• _WHAT IS EXPECTED_
Using the material below, return exactly the lines between the one holding "12mm | | 2 |" and the one holding "Azure AutoML is", inclusive, and no others.

• _MATERIAL FOR THIS TASK_

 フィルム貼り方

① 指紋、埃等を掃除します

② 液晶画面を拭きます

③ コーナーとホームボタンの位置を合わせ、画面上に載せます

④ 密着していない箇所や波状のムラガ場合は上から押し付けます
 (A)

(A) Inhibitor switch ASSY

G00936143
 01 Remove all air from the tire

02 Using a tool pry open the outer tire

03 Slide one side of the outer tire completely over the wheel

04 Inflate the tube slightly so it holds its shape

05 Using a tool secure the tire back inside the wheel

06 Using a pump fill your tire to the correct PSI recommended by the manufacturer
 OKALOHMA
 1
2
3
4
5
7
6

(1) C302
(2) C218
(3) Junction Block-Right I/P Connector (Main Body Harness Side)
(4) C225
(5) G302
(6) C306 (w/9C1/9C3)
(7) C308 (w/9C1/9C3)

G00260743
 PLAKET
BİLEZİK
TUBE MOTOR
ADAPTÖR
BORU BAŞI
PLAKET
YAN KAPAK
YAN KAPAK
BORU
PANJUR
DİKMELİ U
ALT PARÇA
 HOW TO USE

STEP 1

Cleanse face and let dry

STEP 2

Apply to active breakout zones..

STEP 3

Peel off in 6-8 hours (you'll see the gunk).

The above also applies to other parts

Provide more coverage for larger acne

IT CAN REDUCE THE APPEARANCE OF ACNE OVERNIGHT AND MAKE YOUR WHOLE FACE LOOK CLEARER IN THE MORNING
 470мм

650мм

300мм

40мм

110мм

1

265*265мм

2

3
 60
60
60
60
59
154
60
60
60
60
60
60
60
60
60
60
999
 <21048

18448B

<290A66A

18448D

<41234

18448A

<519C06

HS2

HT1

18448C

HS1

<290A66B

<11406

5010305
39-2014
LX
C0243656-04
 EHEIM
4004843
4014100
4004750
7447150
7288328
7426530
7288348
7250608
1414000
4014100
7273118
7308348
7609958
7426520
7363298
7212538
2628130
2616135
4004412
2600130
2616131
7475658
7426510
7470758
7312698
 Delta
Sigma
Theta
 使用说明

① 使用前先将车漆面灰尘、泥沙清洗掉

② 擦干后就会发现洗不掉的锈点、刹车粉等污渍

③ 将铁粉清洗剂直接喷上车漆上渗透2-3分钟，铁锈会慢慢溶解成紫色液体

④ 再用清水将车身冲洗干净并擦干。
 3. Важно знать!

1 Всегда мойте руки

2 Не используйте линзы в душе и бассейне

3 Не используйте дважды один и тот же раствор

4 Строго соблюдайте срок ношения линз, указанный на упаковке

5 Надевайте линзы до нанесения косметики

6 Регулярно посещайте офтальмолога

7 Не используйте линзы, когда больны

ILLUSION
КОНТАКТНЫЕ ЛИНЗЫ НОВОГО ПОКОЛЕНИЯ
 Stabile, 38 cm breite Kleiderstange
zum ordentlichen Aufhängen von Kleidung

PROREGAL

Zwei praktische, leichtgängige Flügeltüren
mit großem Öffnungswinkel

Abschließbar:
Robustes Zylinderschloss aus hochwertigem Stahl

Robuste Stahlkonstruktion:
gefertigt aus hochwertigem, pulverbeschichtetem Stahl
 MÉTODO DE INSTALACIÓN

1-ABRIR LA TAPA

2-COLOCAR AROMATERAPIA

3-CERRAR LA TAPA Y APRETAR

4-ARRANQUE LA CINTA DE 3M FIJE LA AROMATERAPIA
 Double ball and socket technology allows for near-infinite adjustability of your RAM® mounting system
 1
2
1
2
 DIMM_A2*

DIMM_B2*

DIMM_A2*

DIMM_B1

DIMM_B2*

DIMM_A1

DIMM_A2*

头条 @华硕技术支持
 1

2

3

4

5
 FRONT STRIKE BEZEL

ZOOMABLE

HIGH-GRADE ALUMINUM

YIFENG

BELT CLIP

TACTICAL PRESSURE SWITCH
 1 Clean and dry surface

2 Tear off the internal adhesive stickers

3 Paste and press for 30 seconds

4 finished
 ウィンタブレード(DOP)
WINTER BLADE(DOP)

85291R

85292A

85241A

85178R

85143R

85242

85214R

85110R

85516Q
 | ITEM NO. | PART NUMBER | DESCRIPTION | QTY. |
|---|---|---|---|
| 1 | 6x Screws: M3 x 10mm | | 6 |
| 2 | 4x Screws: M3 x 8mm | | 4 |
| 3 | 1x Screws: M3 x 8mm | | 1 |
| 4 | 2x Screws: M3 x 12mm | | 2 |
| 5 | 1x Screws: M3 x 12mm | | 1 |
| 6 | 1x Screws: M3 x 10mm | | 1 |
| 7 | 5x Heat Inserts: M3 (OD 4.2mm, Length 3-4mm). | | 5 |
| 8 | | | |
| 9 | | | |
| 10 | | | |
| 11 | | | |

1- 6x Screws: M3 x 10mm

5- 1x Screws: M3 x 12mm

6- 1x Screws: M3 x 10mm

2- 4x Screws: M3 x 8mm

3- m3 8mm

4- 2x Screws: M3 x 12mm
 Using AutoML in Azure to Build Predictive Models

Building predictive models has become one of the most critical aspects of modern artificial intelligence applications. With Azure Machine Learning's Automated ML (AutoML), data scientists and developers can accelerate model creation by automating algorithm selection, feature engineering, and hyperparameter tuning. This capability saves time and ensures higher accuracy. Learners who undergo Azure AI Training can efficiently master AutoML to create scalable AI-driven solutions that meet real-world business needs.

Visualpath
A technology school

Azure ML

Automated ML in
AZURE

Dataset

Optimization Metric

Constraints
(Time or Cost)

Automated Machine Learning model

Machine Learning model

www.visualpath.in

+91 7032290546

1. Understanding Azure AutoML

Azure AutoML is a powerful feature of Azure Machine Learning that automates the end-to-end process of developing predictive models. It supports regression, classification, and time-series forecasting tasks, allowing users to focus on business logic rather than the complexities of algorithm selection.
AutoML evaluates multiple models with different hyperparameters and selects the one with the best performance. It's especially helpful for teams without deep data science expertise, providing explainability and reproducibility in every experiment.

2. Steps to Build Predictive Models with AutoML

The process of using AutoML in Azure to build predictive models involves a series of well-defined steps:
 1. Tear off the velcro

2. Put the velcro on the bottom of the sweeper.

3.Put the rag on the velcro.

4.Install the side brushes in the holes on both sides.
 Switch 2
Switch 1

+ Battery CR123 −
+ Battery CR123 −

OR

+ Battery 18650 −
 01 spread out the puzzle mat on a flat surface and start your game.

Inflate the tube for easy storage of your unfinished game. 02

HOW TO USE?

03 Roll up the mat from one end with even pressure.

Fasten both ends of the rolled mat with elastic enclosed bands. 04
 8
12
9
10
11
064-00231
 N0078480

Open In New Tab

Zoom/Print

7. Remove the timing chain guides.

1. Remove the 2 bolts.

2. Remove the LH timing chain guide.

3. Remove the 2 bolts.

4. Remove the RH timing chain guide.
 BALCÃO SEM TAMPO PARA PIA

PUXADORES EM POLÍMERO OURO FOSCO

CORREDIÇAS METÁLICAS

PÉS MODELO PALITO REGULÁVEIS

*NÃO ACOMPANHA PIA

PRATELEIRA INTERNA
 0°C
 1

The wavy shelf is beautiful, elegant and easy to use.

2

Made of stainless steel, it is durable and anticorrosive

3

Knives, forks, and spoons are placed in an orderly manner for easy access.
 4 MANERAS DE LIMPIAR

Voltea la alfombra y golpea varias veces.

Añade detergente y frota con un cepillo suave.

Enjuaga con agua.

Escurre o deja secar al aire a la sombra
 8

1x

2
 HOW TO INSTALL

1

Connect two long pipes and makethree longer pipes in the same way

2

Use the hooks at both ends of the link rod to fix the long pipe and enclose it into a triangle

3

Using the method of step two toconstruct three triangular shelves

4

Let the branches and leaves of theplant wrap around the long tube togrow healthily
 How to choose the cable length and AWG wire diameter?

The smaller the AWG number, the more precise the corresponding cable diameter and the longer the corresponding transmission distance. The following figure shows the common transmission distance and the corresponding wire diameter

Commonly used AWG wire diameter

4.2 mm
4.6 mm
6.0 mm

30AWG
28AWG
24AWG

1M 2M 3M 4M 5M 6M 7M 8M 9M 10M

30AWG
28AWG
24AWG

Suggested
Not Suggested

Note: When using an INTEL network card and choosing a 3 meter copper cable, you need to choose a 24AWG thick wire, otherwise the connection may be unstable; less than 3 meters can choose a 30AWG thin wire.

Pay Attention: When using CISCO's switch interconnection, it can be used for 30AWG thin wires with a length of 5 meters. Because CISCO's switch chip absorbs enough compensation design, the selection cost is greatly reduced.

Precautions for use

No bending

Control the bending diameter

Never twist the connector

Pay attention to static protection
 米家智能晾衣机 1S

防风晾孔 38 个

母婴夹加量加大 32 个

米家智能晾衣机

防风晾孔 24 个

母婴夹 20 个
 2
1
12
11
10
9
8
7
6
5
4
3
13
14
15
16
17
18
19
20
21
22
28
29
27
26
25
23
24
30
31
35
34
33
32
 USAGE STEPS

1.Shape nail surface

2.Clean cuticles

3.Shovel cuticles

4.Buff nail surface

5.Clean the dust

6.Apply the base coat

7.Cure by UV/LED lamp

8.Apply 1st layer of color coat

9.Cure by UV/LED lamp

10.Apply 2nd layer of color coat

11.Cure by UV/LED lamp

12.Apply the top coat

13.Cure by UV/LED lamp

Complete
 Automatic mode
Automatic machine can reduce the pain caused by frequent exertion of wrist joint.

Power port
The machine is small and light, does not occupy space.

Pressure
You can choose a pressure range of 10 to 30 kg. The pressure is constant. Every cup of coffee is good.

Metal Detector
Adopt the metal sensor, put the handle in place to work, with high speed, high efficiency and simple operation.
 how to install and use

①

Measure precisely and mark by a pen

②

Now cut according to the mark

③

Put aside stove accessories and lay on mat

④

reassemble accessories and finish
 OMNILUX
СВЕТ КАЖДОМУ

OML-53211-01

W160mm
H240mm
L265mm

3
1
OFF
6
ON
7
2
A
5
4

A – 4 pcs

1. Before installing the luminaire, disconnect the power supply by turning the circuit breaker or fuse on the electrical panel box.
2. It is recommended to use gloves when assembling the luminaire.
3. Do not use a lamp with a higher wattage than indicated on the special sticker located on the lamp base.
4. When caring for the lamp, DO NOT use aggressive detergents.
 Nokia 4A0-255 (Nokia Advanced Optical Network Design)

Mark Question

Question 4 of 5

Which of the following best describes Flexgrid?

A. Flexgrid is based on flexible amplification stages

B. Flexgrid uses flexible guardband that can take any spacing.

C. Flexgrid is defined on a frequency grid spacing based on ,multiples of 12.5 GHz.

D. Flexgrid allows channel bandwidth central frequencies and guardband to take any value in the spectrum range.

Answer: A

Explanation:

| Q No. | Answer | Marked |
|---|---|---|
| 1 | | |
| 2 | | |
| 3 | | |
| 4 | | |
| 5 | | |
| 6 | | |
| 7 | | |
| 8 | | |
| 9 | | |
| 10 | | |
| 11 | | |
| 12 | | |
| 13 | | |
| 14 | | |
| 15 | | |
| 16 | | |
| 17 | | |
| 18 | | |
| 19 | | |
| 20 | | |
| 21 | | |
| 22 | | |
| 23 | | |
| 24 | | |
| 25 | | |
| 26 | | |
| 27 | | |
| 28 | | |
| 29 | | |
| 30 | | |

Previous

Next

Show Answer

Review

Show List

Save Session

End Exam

• _ANSWER SPACE_
| 4 | 2x Screws: M3 x 12mm | | 2 |
| 5 | 1x Screws: M3 x 12mm | | 1 |
| 6 | 1x Screws: M3 x 10mm | | 1 |
| 7 | 5x Heat Inserts: M3 (OD 4.2mm, Length 3-4mm). | | 5 |
| 8 | | | |
| 9 | | | |
| 10 | | | |
| 11 | | | |

1- 6x Screws: M3 x 10mm

5- 1x Screws: M3 x 12mm

6- 1x Screws: M3 x 10mm

2- 4x Screws: M3 x 8mm

3- m3 8mm

4- 2x Screws: M3 x 12mm
 Using AutoML in Azure to Build Predictive Models

Building predictive models has become one of the most critical aspects of modern artificial intelligence applications. With Azure Machine Learning's Automated ML (AutoML), data scientists and developers can accelerate model creation by automating algorithm selection, feature engineering, and hyperparameter tuning. This capability saves time and ensures higher accuracy. Learners who undergo Azure AI Training can efficiently master AutoML to create scalable AI-driven solutions that meet real-world business needs.

Visualpath
A technology school

Azure ML

Automated ML in
AZURE

Dataset

Optimization Metric

Constraints
(Time or Cost)

Automated Machine Learning model

Machine Learning model

www.visualpath.in

+91 7032290546

1. Understanding Azure AutoML

Azure AutoML is a powerful feature of Azure Machine Learning that automates the end-to-end process of developing predictive models. It supports regression, classification, and time-series forecasting tasks, allowing users to focus on business logic rather than the complexities of algorithm selection.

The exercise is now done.